Select the first module to extract based on a combination of business value (the domain you most need to modernise or scale independently) and coupling density (start with the module that has the fewest inbound dependencies). Build the strangler facade — a thin routing layer that intercepts calls to the legacy module and can redirect them to the new service once it's ready. Use AI to draft the facade interface and the new service scaffold, then fill in the business logic yourself.

The strangler pattern only works if you have characterisation tests before you begin. Teams that skip this step and rely on 'we'll know it's broken if production alerts fire' end up with subtle regressions that surface weeks after the extraction — by which point they're nearly impossible to diagnose.

What AI Can't Do in Legacy Modernisation

AI assistants are good at reading code and synthesising what it does. They are not good at knowing whether what it does is correct — they have no access to the business context, the stakeholder requirements that shaped the original implementation, or the institutional knowledge of why a seemingly strange piece of code works the way it does. The AI will confidently tell you what a method does. It won't tell you whether it should do that. That distinction is what senior engineers are for.

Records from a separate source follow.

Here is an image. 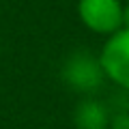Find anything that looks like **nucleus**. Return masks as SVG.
I'll return each instance as SVG.
<instances>
[{
	"label": "nucleus",
	"instance_id": "nucleus-3",
	"mask_svg": "<svg viewBox=\"0 0 129 129\" xmlns=\"http://www.w3.org/2000/svg\"><path fill=\"white\" fill-rule=\"evenodd\" d=\"M92 54L80 52L73 54L62 69L64 80L78 90H95L103 80V69L99 64V58H90Z\"/></svg>",
	"mask_w": 129,
	"mask_h": 129
},
{
	"label": "nucleus",
	"instance_id": "nucleus-2",
	"mask_svg": "<svg viewBox=\"0 0 129 129\" xmlns=\"http://www.w3.org/2000/svg\"><path fill=\"white\" fill-rule=\"evenodd\" d=\"M78 15L88 30L97 35H114L123 28L120 0H78Z\"/></svg>",
	"mask_w": 129,
	"mask_h": 129
},
{
	"label": "nucleus",
	"instance_id": "nucleus-4",
	"mask_svg": "<svg viewBox=\"0 0 129 129\" xmlns=\"http://www.w3.org/2000/svg\"><path fill=\"white\" fill-rule=\"evenodd\" d=\"M73 120L78 129H108L110 125V114L106 106L95 99L82 101L73 112Z\"/></svg>",
	"mask_w": 129,
	"mask_h": 129
},
{
	"label": "nucleus",
	"instance_id": "nucleus-1",
	"mask_svg": "<svg viewBox=\"0 0 129 129\" xmlns=\"http://www.w3.org/2000/svg\"><path fill=\"white\" fill-rule=\"evenodd\" d=\"M99 64L103 69V75L108 80L120 86L123 90H129V30L120 28L114 35L108 37L103 43Z\"/></svg>",
	"mask_w": 129,
	"mask_h": 129
},
{
	"label": "nucleus",
	"instance_id": "nucleus-6",
	"mask_svg": "<svg viewBox=\"0 0 129 129\" xmlns=\"http://www.w3.org/2000/svg\"><path fill=\"white\" fill-rule=\"evenodd\" d=\"M123 28L129 30V2L123 5Z\"/></svg>",
	"mask_w": 129,
	"mask_h": 129
},
{
	"label": "nucleus",
	"instance_id": "nucleus-5",
	"mask_svg": "<svg viewBox=\"0 0 129 129\" xmlns=\"http://www.w3.org/2000/svg\"><path fill=\"white\" fill-rule=\"evenodd\" d=\"M110 129H129V112H118L110 118Z\"/></svg>",
	"mask_w": 129,
	"mask_h": 129
}]
</instances>
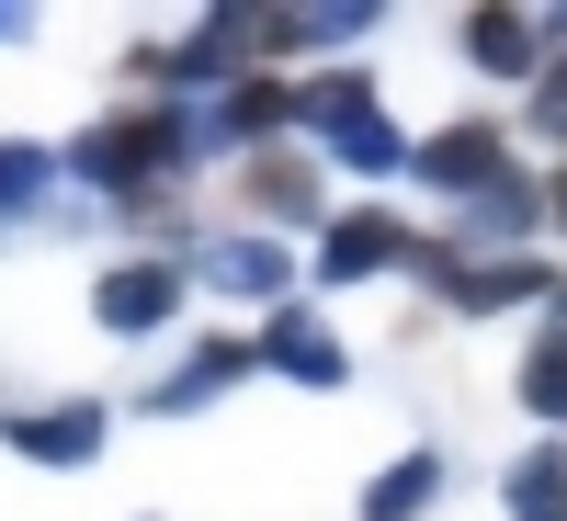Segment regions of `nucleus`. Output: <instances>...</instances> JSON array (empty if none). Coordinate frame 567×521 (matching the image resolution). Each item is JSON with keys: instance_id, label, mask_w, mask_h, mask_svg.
<instances>
[{"instance_id": "1", "label": "nucleus", "mask_w": 567, "mask_h": 521, "mask_svg": "<svg viewBox=\"0 0 567 521\" xmlns=\"http://www.w3.org/2000/svg\"><path fill=\"white\" fill-rule=\"evenodd\" d=\"M499 170H511V136H499L488 114H454V125H432V136H409V181H420V194H443V205L488 194Z\"/></svg>"}, {"instance_id": "2", "label": "nucleus", "mask_w": 567, "mask_h": 521, "mask_svg": "<svg viewBox=\"0 0 567 521\" xmlns=\"http://www.w3.org/2000/svg\"><path fill=\"white\" fill-rule=\"evenodd\" d=\"M420 261V239H409V216L398 205H341V216H329L318 227V283H374V272H409Z\"/></svg>"}, {"instance_id": "3", "label": "nucleus", "mask_w": 567, "mask_h": 521, "mask_svg": "<svg viewBox=\"0 0 567 521\" xmlns=\"http://www.w3.org/2000/svg\"><path fill=\"white\" fill-rule=\"evenodd\" d=\"M182 295H194V272L159 261V250H136V261H114L103 283H91V329H114V341H148V329L182 317Z\"/></svg>"}, {"instance_id": "4", "label": "nucleus", "mask_w": 567, "mask_h": 521, "mask_svg": "<svg viewBox=\"0 0 567 521\" xmlns=\"http://www.w3.org/2000/svg\"><path fill=\"white\" fill-rule=\"evenodd\" d=\"M0 431H12L23 465H45V477H80V465H103L114 408H103V397H45V408H12Z\"/></svg>"}, {"instance_id": "5", "label": "nucleus", "mask_w": 567, "mask_h": 521, "mask_svg": "<svg viewBox=\"0 0 567 521\" xmlns=\"http://www.w3.org/2000/svg\"><path fill=\"white\" fill-rule=\"evenodd\" d=\"M261 374L329 397V386H352V341H341L329 317H307V306H272V317H261Z\"/></svg>"}, {"instance_id": "6", "label": "nucleus", "mask_w": 567, "mask_h": 521, "mask_svg": "<svg viewBox=\"0 0 567 521\" xmlns=\"http://www.w3.org/2000/svg\"><path fill=\"white\" fill-rule=\"evenodd\" d=\"M296 103L307 91L296 80H272V69H250V80H227V91H205V159H227V148H261V136H284L296 125Z\"/></svg>"}, {"instance_id": "7", "label": "nucleus", "mask_w": 567, "mask_h": 521, "mask_svg": "<svg viewBox=\"0 0 567 521\" xmlns=\"http://www.w3.org/2000/svg\"><path fill=\"white\" fill-rule=\"evenodd\" d=\"M194 272L216 283V295H239V306H296V261H284V239H261V227H227V239H205Z\"/></svg>"}, {"instance_id": "8", "label": "nucleus", "mask_w": 567, "mask_h": 521, "mask_svg": "<svg viewBox=\"0 0 567 521\" xmlns=\"http://www.w3.org/2000/svg\"><path fill=\"white\" fill-rule=\"evenodd\" d=\"M250 374H261V341H227V329H216V341H194L182 374H159L136 408H148V419H194V408H216L227 386H250Z\"/></svg>"}, {"instance_id": "9", "label": "nucleus", "mask_w": 567, "mask_h": 521, "mask_svg": "<svg viewBox=\"0 0 567 521\" xmlns=\"http://www.w3.org/2000/svg\"><path fill=\"white\" fill-rule=\"evenodd\" d=\"M250 216H261V239H284V227H329V170H318V148L296 159V148H261L250 159Z\"/></svg>"}, {"instance_id": "10", "label": "nucleus", "mask_w": 567, "mask_h": 521, "mask_svg": "<svg viewBox=\"0 0 567 521\" xmlns=\"http://www.w3.org/2000/svg\"><path fill=\"white\" fill-rule=\"evenodd\" d=\"M454 45H465V69H488V80H534V69H545V23L511 12V0H477Z\"/></svg>"}, {"instance_id": "11", "label": "nucleus", "mask_w": 567, "mask_h": 521, "mask_svg": "<svg viewBox=\"0 0 567 521\" xmlns=\"http://www.w3.org/2000/svg\"><path fill=\"white\" fill-rule=\"evenodd\" d=\"M307 148L329 159V170H363V181H386V170H409V136H398V114H341V125H318Z\"/></svg>"}, {"instance_id": "12", "label": "nucleus", "mask_w": 567, "mask_h": 521, "mask_svg": "<svg viewBox=\"0 0 567 521\" xmlns=\"http://www.w3.org/2000/svg\"><path fill=\"white\" fill-rule=\"evenodd\" d=\"M432 499H443V454H432V442H409V454H386V465L363 477V521H420Z\"/></svg>"}, {"instance_id": "13", "label": "nucleus", "mask_w": 567, "mask_h": 521, "mask_svg": "<svg viewBox=\"0 0 567 521\" xmlns=\"http://www.w3.org/2000/svg\"><path fill=\"white\" fill-rule=\"evenodd\" d=\"M58 181H69V159L45 148V136H0V227L45 216V205H58Z\"/></svg>"}, {"instance_id": "14", "label": "nucleus", "mask_w": 567, "mask_h": 521, "mask_svg": "<svg viewBox=\"0 0 567 521\" xmlns=\"http://www.w3.org/2000/svg\"><path fill=\"white\" fill-rule=\"evenodd\" d=\"M499 510L511 521H567V442H534L499 465Z\"/></svg>"}, {"instance_id": "15", "label": "nucleus", "mask_w": 567, "mask_h": 521, "mask_svg": "<svg viewBox=\"0 0 567 521\" xmlns=\"http://www.w3.org/2000/svg\"><path fill=\"white\" fill-rule=\"evenodd\" d=\"M511 397L545 419V442L567 431V341H556V329H534V352H523V374H511Z\"/></svg>"}, {"instance_id": "16", "label": "nucleus", "mask_w": 567, "mask_h": 521, "mask_svg": "<svg viewBox=\"0 0 567 521\" xmlns=\"http://www.w3.org/2000/svg\"><path fill=\"white\" fill-rule=\"evenodd\" d=\"M374 23H386L374 0H318V12H296V45H307V58H318V45H363Z\"/></svg>"}, {"instance_id": "17", "label": "nucleus", "mask_w": 567, "mask_h": 521, "mask_svg": "<svg viewBox=\"0 0 567 521\" xmlns=\"http://www.w3.org/2000/svg\"><path fill=\"white\" fill-rule=\"evenodd\" d=\"M523 125L567 148V58H545V69H534V103H523Z\"/></svg>"}, {"instance_id": "18", "label": "nucleus", "mask_w": 567, "mask_h": 521, "mask_svg": "<svg viewBox=\"0 0 567 521\" xmlns=\"http://www.w3.org/2000/svg\"><path fill=\"white\" fill-rule=\"evenodd\" d=\"M545 227H556V239H567V159L545 170Z\"/></svg>"}, {"instance_id": "19", "label": "nucleus", "mask_w": 567, "mask_h": 521, "mask_svg": "<svg viewBox=\"0 0 567 521\" xmlns=\"http://www.w3.org/2000/svg\"><path fill=\"white\" fill-rule=\"evenodd\" d=\"M12 34H34V12H23V0H0V45H12Z\"/></svg>"}, {"instance_id": "20", "label": "nucleus", "mask_w": 567, "mask_h": 521, "mask_svg": "<svg viewBox=\"0 0 567 521\" xmlns=\"http://www.w3.org/2000/svg\"><path fill=\"white\" fill-rule=\"evenodd\" d=\"M545 329H556V341H567V283H556V295H545Z\"/></svg>"}]
</instances>
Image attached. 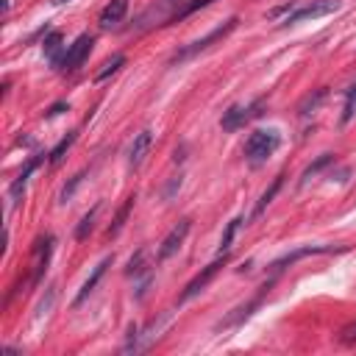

They're also unreliable for large-scale generation of production-quality code. Characterisation tests, facade stubs, migration script scaffolds — these are tasks where the AI accelerates the work to a point where an engineer reviews and finalises it. Using AI to write the entire new service without deep engineering review is where modernisation projects go wrong.

The Economics of AI-Assisted Modernisation

The projects where we've seen the most leverage from AI-assisted modernisation are the ones where understanding the legacy system was the primary bottleneck. When a senior engineer who would have spent three weeks reading legacy code can instead spend three days reviewing AI-generated summaries and asking follow-up questions, the time-to-confident-extraction compresses dramatically. On a codebase of five hundred thousand lines, that difference compounds: the total modernisation timeline for a twelve-module decomposition shrinks from two years to nine months.

GYSP's Custom Software Development practice has executed AI-assisted modernisation projects for enterprises whose legacy systems were blocking digital transformation. The pattern is consistent: the acceleration is real, but it requires senior engineers who know how to use AI tools in ways that produce trustworthy outputs, not junior developers using AI to avoid reading the code.

AI doesn't make legacy modernisation easy. It makes the hardest part — understanding what the legacy system actually does — dramatically faster. What you do with that understanding still requires engineering judgement.